Dataset excerpts
********
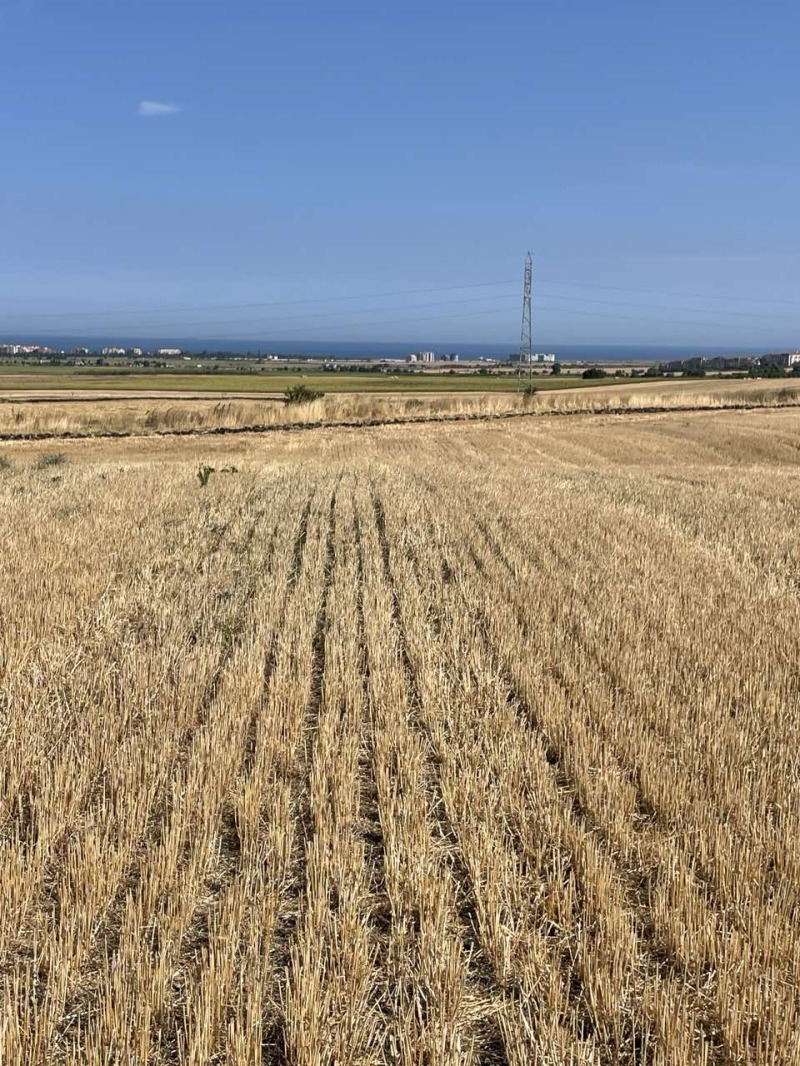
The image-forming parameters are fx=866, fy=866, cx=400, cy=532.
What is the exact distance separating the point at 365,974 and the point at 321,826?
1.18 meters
********
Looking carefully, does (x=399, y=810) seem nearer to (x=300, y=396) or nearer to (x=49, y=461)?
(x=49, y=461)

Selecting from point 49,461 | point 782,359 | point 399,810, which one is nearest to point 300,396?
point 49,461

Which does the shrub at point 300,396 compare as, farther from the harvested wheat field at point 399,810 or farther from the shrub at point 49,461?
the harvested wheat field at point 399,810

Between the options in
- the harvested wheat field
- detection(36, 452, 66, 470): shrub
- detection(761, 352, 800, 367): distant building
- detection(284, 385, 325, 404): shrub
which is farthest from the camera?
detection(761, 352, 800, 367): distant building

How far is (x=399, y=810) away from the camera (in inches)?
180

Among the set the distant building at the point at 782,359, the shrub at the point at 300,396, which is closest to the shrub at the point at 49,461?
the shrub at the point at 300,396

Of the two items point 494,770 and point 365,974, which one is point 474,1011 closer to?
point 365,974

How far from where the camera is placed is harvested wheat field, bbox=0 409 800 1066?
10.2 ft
********
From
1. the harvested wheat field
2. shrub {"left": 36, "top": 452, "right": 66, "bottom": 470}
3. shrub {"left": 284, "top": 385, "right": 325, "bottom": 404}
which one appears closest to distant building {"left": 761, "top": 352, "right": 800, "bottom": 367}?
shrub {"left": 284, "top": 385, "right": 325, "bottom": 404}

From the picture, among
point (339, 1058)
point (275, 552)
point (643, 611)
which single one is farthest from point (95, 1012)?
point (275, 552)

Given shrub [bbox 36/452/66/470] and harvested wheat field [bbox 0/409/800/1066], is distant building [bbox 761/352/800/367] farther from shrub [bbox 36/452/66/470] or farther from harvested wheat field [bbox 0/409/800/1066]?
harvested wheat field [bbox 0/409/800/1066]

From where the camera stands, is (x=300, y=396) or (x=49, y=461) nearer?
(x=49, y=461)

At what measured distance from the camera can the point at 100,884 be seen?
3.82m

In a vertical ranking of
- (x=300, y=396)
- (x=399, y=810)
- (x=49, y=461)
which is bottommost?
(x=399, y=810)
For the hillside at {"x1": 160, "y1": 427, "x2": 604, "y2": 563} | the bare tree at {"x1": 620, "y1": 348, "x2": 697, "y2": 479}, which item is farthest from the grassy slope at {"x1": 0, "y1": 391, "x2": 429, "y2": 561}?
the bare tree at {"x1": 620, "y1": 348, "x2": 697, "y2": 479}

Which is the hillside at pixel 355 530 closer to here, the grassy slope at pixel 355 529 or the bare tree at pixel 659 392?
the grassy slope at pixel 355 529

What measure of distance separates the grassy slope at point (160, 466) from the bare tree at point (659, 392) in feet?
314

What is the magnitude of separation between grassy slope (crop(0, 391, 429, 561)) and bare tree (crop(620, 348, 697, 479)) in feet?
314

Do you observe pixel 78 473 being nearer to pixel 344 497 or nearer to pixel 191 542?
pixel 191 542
********
Pull out each line above that contains the word "right", and copy every such line in full.

2. shrub {"left": 36, "top": 452, "right": 66, "bottom": 470}
3. shrub {"left": 284, "top": 385, "right": 325, "bottom": 404}
which one appears closest to distant building {"left": 761, "top": 352, "right": 800, "bottom": 367}?
shrub {"left": 284, "top": 385, "right": 325, "bottom": 404}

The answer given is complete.